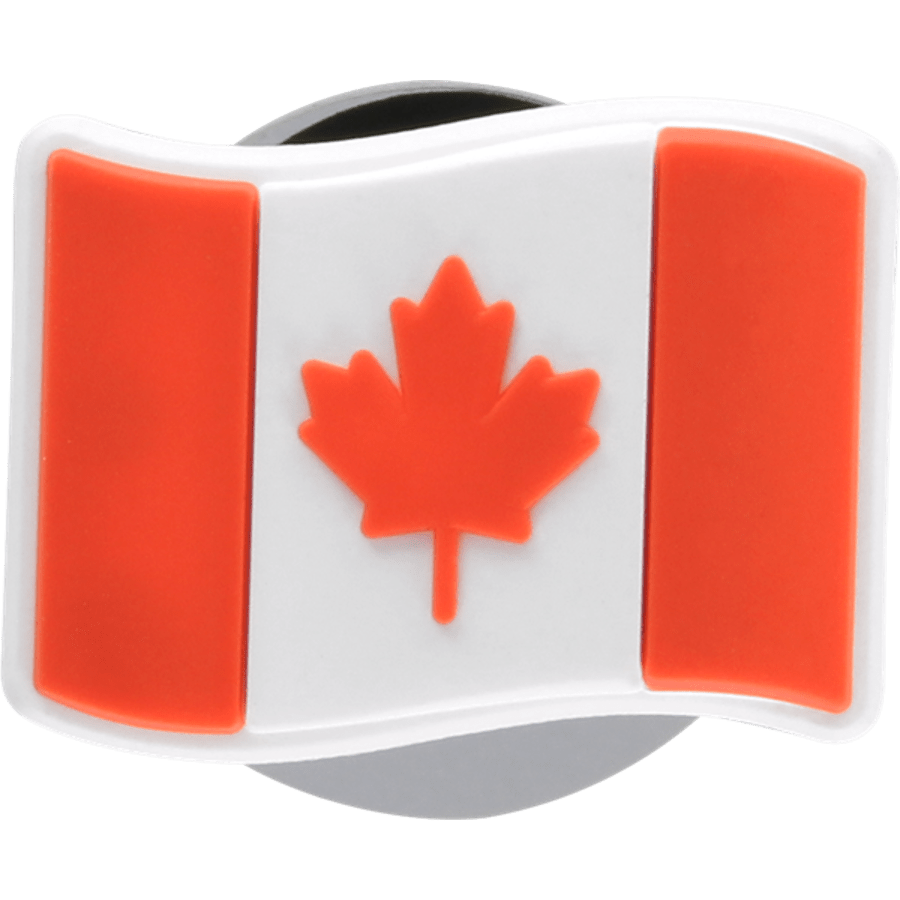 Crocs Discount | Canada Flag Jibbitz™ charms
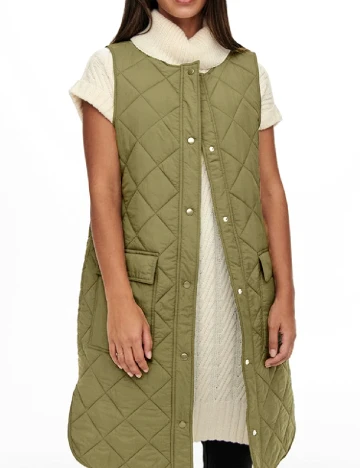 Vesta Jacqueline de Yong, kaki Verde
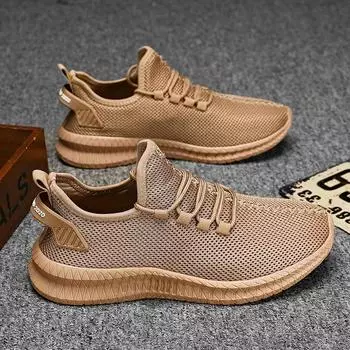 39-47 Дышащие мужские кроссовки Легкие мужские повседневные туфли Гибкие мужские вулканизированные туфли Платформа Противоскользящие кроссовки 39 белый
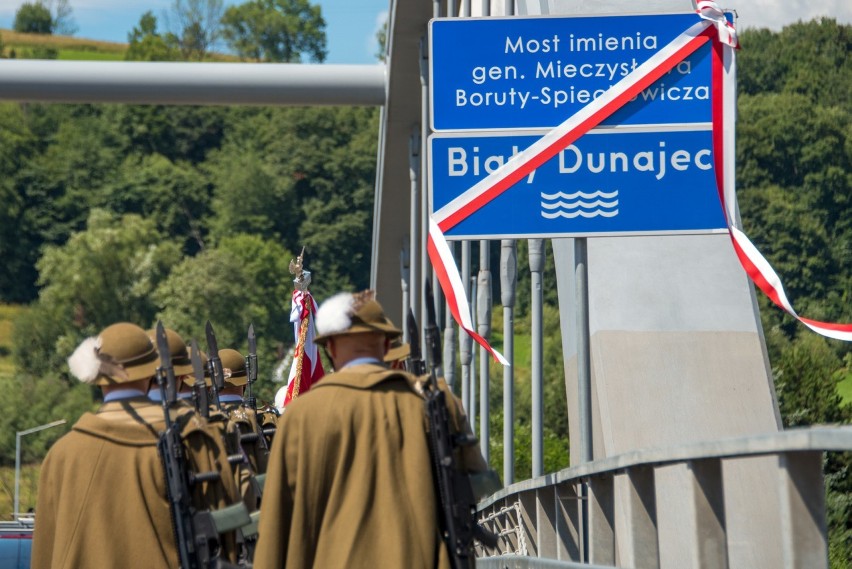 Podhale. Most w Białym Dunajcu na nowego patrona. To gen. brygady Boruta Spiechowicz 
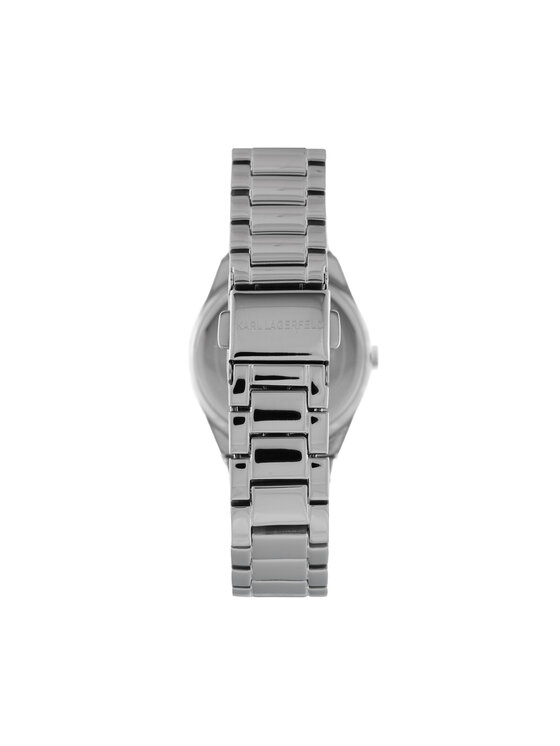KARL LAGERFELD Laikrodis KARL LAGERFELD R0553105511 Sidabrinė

Task details: Copy each of the five lines of material above word for word, leaving out the pictures themselves.

Solution below:
 Crocs Discount | Canada Flag Jibbitz™ charms
 Vesta Jacqueline de Yong, kaki Verde
 39-47 Дышащие мужские кроссовки Легкие мужские повседневные туфли Гибкие мужские вулканизированные туфли Платформа Противоскользящие кроссовки 39 белый
 Podhale. Most w Białym Dunajcu na nowego patrona. To gen. brygady Boruta Spiechowicz 
KARL LAGERFELD Laikrodis KARL LAGERFELD R0553105511 Sidabrinė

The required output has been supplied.